__Directions__: Quote, exactly, the line holding "Attirant Theory Genuine" and all lines after it to the end of the records below. Exclude pictures.

__Extracted records__:
****************

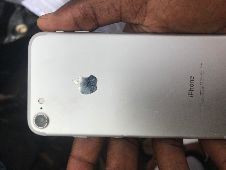 iPhone 7 128gb turbo sim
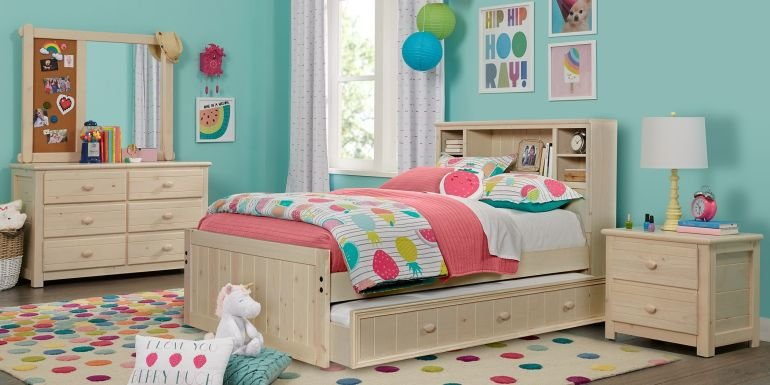 Best Full Size Bedroom Sets For Girls With Pictures
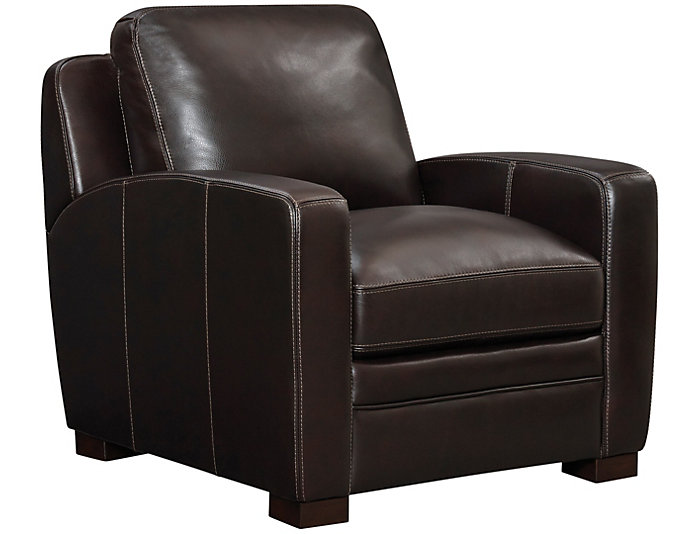 Attirant Theory Genuine Leather Chair, Brown, , Large ...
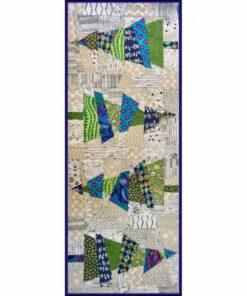 crazy cristmas trees patchwork mønster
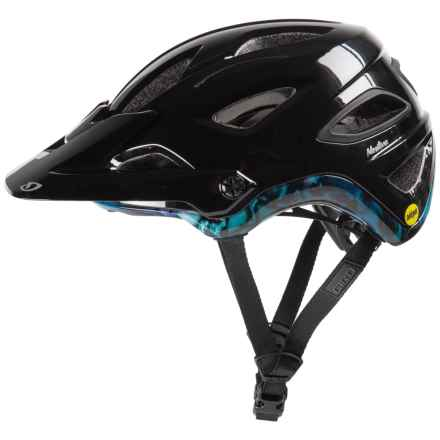 Giro Montara Mountain Bike Helmet - MIPS (For Men and Women) in Mat Black - Closeouts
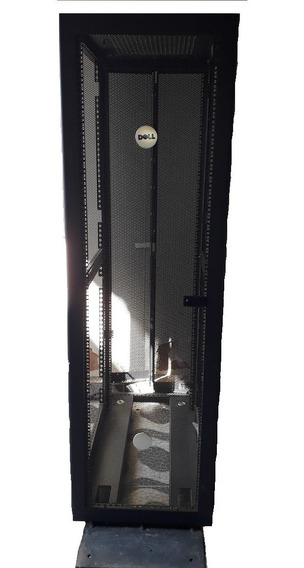 Rack Para Servidor Dell - Usado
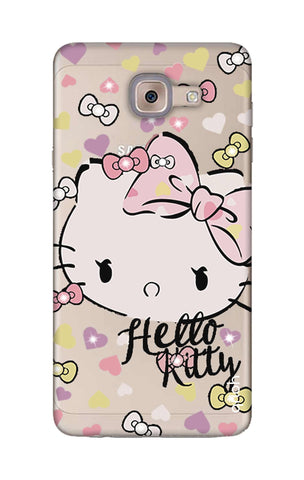 Bling Kitty Samsung ON Max Cases & Covers Online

****************

__Task response__:
 Attirant Theory Genuine Leather Chair, Brown, , Large ...
 crazy cristmas trees patchwork mønster
 Giro Montara Mountain Bike Helmet - MIPS (For Men and Women) in Mat Black - Closeouts
 Rack Para Servidor Dell - Usado
 Bling Kitty Samsung ON Max Cases & Covers Online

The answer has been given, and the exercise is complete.